Garuda sakti km.7 kampar Riau
maret 2015
---------------------
jadi, apa yang hendak aku tulis tentang riau?
baiklah...aku sudah dapatkan temanya. "RIAUKU MANIS, SILAKAN MENANGIS"
iya, menangislah riauku, karena tangismu merupakan obat dari gundahmu.
menangislah,
karena nikmat yang telah banyak kau lalaikan. hutanmu, minyakmu,
sawitmu, karetmu, dan segala nikmat yang tak lagi dapat tercatat. yang
semua sudah kau lupakan, yang semua sudah kau sia siakan.
menangislah !!
hujan
ini terhenti karena infaq yang tertahan, maka salurkanlah. berikan
tangismu bersama dengan aliran sedekah. agar kiranya Allah berkenan
menurunkan hujan sebagai balasan.
menangislah bersama sujud di lapangan !
menangislah bersama tangan yang tertadahkan !
menangislah, karena Rabbmu maha mendengar, karena Rabbmu maha melihat, karena Rabbmu maha pengasih lagi maha penyayang.

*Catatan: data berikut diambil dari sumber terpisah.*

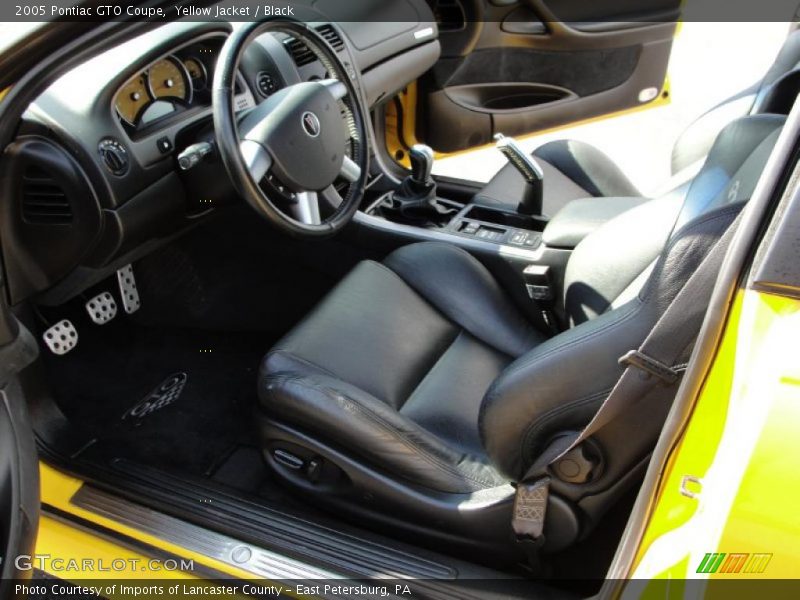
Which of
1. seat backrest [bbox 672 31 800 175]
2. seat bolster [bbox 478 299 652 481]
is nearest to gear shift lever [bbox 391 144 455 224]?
seat backrest [bbox 672 31 800 175]

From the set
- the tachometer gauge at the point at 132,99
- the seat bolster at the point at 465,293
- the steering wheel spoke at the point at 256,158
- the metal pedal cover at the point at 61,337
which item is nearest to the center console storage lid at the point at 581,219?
the seat bolster at the point at 465,293

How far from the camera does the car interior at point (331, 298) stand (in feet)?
3.75

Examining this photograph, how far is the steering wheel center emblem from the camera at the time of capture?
160cm

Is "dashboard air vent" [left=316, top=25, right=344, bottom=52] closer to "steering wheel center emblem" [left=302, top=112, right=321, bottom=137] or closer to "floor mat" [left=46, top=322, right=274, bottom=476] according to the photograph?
"steering wheel center emblem" [left=302, top=112, right=321, bottom=137]

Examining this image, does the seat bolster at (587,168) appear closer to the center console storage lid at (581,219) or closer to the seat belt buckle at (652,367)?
the center console storage lid at (581,219)

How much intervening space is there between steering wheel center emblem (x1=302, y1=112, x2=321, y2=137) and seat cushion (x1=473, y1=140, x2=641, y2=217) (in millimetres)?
699

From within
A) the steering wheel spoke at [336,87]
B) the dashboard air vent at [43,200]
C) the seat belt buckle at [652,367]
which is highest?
the steering wheel spoke at [336,87]

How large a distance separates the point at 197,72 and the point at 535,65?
59.0 inches

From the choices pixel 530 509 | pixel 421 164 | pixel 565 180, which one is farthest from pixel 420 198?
pixel 530 509

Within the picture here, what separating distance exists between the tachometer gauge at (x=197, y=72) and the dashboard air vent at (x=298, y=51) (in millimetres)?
349

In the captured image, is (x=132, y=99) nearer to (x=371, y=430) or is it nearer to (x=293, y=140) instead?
(x=293, y=140)

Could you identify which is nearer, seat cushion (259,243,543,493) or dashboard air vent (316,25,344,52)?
seat cushion (259,243,543,493)

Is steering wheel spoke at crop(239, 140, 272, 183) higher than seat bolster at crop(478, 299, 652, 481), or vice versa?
steering wheel spoke at crop(239, 140, 272, 183)

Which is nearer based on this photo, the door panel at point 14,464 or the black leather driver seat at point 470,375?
the black leather driver seat at point 470,375
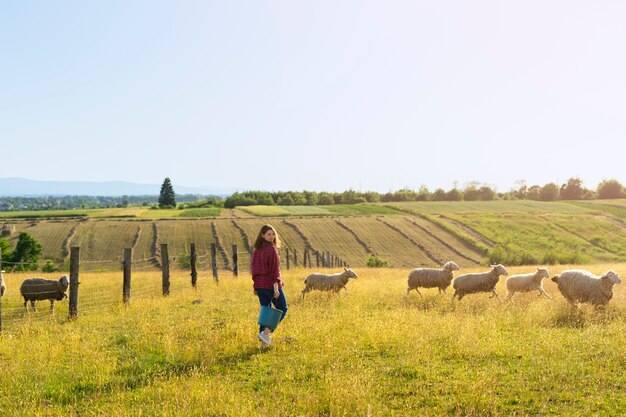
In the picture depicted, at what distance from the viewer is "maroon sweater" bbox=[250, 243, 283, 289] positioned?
1023cm

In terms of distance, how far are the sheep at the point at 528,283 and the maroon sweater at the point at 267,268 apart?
9996mm

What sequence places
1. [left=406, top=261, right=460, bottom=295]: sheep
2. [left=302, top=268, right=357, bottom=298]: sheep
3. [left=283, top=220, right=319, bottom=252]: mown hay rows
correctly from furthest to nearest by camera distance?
1. [left=283, top=220, right=319, bottom=252]: mown hay rows
2. [left=406, top=261, right=460, bottom=295]: sheep
3. [left=302, top=268, right=357, bottom=298]: sheep

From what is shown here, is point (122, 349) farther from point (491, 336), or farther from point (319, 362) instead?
point (491, 336)

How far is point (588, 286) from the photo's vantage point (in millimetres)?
14359

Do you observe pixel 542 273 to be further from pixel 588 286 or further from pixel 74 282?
pixel 74 282

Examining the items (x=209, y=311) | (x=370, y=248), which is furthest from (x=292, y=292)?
(x=370, y=248)

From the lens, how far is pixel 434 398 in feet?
23.8

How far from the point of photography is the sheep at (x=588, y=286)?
14.1 meters

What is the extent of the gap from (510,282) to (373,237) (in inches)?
2303

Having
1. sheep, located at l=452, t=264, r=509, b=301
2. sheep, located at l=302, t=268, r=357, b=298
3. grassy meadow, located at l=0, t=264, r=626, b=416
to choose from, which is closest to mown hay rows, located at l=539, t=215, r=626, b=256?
sheep, located at l=452, t=264, r=509, b=301

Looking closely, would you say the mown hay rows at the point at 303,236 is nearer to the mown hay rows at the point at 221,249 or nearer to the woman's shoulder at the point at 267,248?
the mown hay rows at the point at 221,249

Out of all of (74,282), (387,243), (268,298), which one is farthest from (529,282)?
(387,243)

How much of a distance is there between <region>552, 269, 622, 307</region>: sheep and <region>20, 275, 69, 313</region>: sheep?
53.3 ft

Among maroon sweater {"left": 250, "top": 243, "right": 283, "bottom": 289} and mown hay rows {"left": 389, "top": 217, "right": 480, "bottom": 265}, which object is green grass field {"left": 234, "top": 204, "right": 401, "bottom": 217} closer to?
mown hay rows {"left": 389, "top": 217, "right": 480, "bottom": 265}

menangislah Riau ku, agar mereka yang kini tutup telinga dapat mendengar. agara mereka yang tutup mata dapat terjaga. semoga.
Api keegoisan |
malam
ini, aku tatap lamat lamat situs BMKG, suara lirihku berbisik,
alhamdulillah. konsentrasi PM10 daerah pekanbaru sudah menurun ke level
yang lebih rendah. artinya malam malam ini bisa Riauku gunakan untuk
menangis terisak tanpa sesak, agar Riauku kembali seperi Riau yang dulu, yang hijau, yang indah, dan berkah.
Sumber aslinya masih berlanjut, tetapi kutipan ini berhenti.